Should I use leading commas or trailing commas?

Trailing commas are the dominant convention in 2026. Leading commas (placing the comma at the start of each new line) are a minority style preferred by some DBAs because it makes adding/removing the last column easier. Both work — pick one and stick with it.

Is uppercase keywords still the standard or has it changed?

Uppercase keywords are still the dominant convention in 2026. The minority position (lowercase keywords for consistency with other languages) has not gained traction. Most style guides, formatters, and team conventions still use uppercase.

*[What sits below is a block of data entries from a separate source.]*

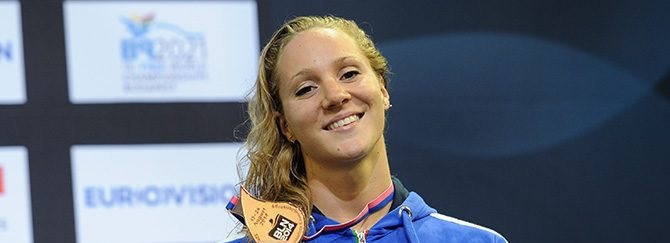 la farfallista Ilaria Bianchi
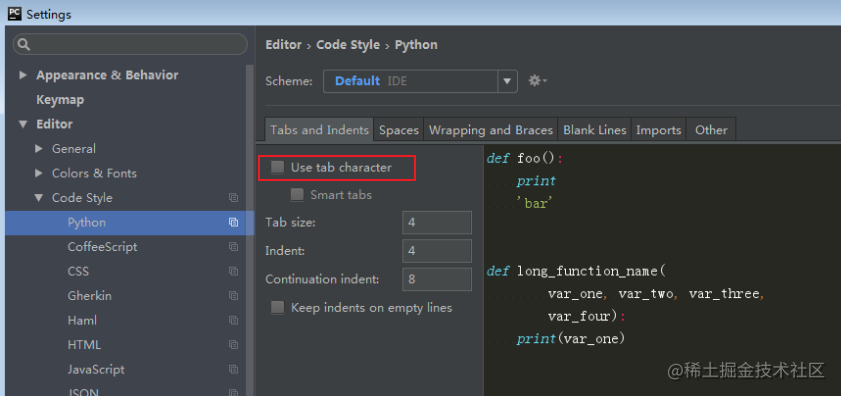 每周分享五个 PyCharm 使用技巧（三）「建议收藏」_https://bianchenghao6.com/blog_idea_第10张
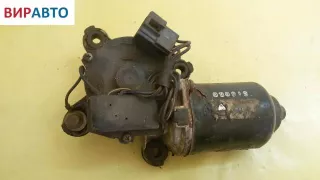  Моторчик передних стеклоочистителей (дворников) Kia Sephia 1 Арт 116028, вид 1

Should I use 2 or 4 space indent?

Either works. 2 spaces is the dbt and modern data team convention. 4 spaces is the Microsoft and older Oracle convention. Pick what your team uses and apply it consistently. Do not mix them in the same project.

Is there an official SQL style guide?

No single official one. Popular style guides include the Mozilla SQL Style Guide, the GitLab Data Team SQL Style Guide, and the dbt SQL Style Guide. They agree on most things and differ on a few details like leading commas.

Do these rules matter if I use an ORM?

They matter for the SQL you write by hand for migrations, raw queries, and complex reports. They matter less for ORM-generated SQL (which you should not need to read). If you do need to debug ORM SQL, paste it into a formatter to make it readable.